(DATASET EXTRACT)
[Start of Attachment]

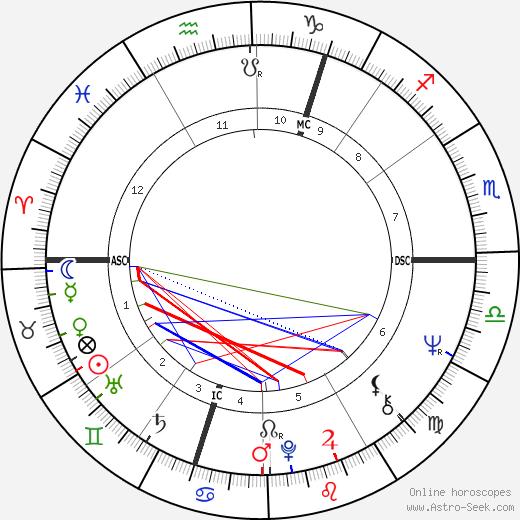 Joe Cocker astro natal birth chart, Joe Cocker horoscope, astrology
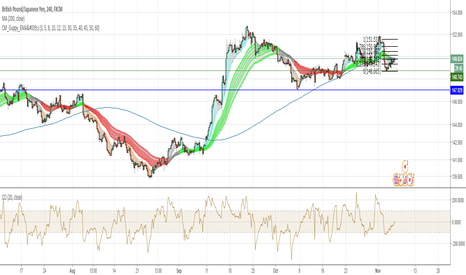 GBPJPY: Daily Mean Extension with Bearish Conf. on Lower TF's (GBPJPY)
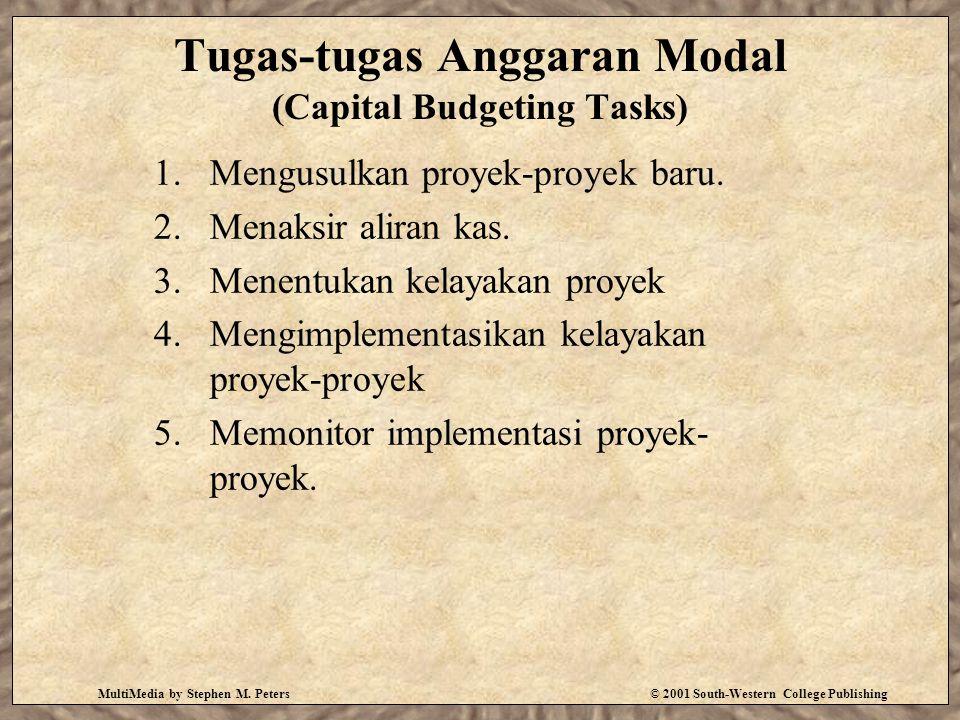 MultiMedia by Stephen M. Peters© 2001 South-Western College Publishing Tugas-tugas Anggaran Modal (Capital Budgeting Tasks) 1.Mengusulkan proyek-proye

[End of Attachment]

Copy out the data above exactly, except the pictures.

 Joe Cocker astro natal birth chart, Joe Cocker horoscope, astrology
 GBPJPY: Daily Mean Extension with Bearish Conf. on Lower TF's (GBPJPY)
 MultiMedia by Stephen M. Peters© 2001 South-Western College Publishing Tugas-tugas Anggaran Modal (Capital Budgeting Tasks) 1.Mengusulkan proyek-proye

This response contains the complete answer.